## Description of the task
Print the lines starting with the one that contains "What distance do" and running through the end, with both ends included. Leave out the pictures.

## Dataset content
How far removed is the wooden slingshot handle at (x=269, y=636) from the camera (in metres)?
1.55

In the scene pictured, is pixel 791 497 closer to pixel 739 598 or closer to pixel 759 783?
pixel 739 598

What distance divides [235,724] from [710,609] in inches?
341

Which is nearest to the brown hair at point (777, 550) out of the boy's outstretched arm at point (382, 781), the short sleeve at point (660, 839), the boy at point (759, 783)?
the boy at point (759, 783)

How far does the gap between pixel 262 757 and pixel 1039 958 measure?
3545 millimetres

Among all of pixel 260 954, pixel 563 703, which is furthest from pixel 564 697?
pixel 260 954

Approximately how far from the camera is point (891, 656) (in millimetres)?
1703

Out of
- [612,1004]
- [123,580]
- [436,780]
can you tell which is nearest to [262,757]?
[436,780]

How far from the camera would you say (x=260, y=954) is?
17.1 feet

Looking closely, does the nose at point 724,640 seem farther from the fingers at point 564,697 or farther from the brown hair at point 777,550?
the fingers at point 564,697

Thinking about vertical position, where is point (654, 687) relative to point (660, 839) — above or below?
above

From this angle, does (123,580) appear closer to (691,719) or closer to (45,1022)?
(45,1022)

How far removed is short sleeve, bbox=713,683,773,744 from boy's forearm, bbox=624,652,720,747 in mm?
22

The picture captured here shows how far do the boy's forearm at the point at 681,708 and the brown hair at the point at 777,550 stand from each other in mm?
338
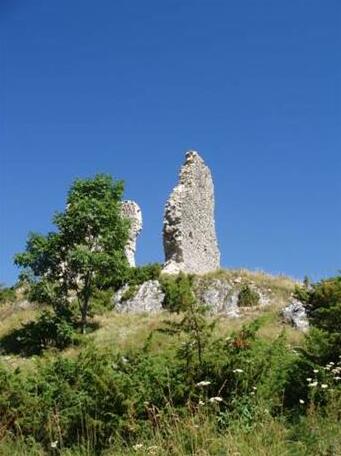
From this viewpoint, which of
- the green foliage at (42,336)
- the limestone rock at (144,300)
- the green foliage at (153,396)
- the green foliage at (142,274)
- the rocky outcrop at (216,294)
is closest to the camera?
the green foliage at (153,396)

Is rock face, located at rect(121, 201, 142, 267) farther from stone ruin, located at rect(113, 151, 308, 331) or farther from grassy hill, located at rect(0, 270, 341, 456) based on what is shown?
grassy hill, located at rect(0, 270, 341, 456)

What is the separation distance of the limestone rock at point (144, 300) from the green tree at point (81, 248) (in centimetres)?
267

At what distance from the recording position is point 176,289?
1142 inches

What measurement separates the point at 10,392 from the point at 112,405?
200cm

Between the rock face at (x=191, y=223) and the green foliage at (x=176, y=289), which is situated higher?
the rock face at (x=191, y=223)

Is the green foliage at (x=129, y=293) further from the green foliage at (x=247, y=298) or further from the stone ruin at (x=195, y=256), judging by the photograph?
the green foliage at (x=247, y=298)

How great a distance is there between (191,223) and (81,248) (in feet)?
33.8

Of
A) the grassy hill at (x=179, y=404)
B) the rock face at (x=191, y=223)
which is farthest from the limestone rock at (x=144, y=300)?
the grassy hill at (x=179, y=404)

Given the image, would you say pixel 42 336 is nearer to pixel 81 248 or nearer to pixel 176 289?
pixel 81 248

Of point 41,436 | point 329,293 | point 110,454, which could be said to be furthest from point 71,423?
point 329,293

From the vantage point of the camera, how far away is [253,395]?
287 inches

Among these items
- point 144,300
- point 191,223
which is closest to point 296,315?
point 144,300

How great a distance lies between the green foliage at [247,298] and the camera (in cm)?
2884

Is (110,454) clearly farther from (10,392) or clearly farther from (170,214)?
(170,214)
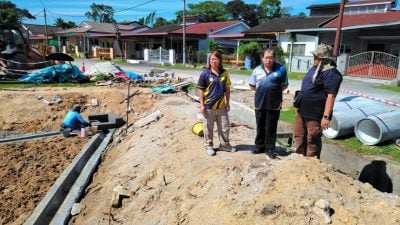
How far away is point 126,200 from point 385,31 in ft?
66.8

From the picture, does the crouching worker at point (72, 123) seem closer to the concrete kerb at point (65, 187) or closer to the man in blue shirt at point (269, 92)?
the concrete kerb at point (65, 187)

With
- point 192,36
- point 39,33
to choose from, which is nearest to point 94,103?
point 192,36

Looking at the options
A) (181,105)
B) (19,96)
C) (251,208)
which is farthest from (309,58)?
(251,208)

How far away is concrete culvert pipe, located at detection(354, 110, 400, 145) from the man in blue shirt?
7.11 feet

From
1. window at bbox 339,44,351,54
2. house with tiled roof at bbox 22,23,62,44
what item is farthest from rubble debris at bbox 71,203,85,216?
house with tiled roof at bbox 22,23,62,44

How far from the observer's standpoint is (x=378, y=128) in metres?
6.50

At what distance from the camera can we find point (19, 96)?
12.7 meters

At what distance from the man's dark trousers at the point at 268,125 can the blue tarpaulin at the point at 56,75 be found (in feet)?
43.8

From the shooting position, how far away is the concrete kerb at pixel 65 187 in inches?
215

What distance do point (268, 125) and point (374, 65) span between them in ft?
55.3

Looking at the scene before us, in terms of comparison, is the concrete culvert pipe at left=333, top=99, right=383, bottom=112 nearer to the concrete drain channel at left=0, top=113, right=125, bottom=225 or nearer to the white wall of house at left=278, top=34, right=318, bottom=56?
the concrete drain channel at left=0, top=113, right=125, bottom=225

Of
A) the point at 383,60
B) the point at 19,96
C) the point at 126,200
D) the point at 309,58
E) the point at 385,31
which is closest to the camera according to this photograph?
the point at 126,200

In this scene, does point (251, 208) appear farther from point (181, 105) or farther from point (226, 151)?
point (181, 105)

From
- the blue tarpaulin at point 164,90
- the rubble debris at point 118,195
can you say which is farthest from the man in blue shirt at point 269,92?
the blue tarpaulin at point 164,90
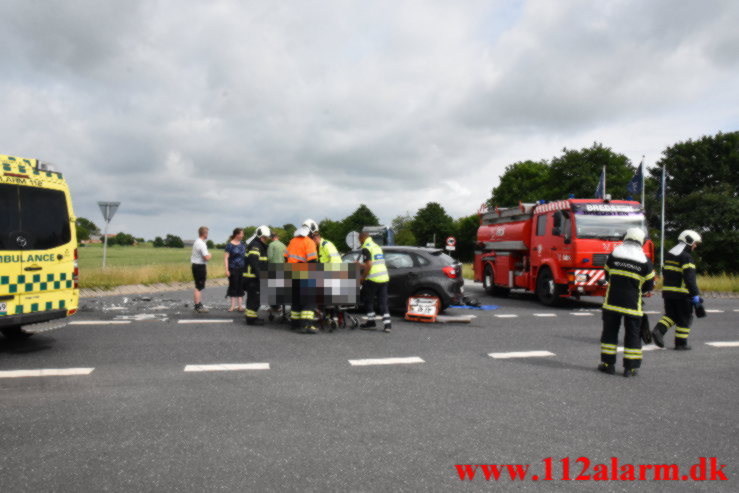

## Result for this exercise
What distance do point (268, 125) and point (374, 65) span between them in ft?
55.3

Looking at the scene before us, in terms of comparison, is the concrete culvert pipe at left=333, top=99, right=383, bottom=112 nearer to the concrete drain channel at left=0, top=113, right=125, bottom=225 or nearer to the white wall of house at left=278, top=34, right=318, bottom=56?
the concrete drain channel at left=0, top=113, right=125, bottom=225

Of
A) the point at 383,60
B) the point at 19,96
C) the point at 126,200
D) the point at 309,58
E) the point at 385,31
which is closest to the camera according to this photograph?
the point at 126,200

In this scene, does point (251, 208) appear farther from point (181, 105) or farther from point (226, 151)?
point (181, 105)

From
- the blue tarpaulin at point 164,90
- the rubble debris at point 118,195
can you say which is farthest from the man in blue shirt at point 269,92?
the blue tarpaulin at point 164,90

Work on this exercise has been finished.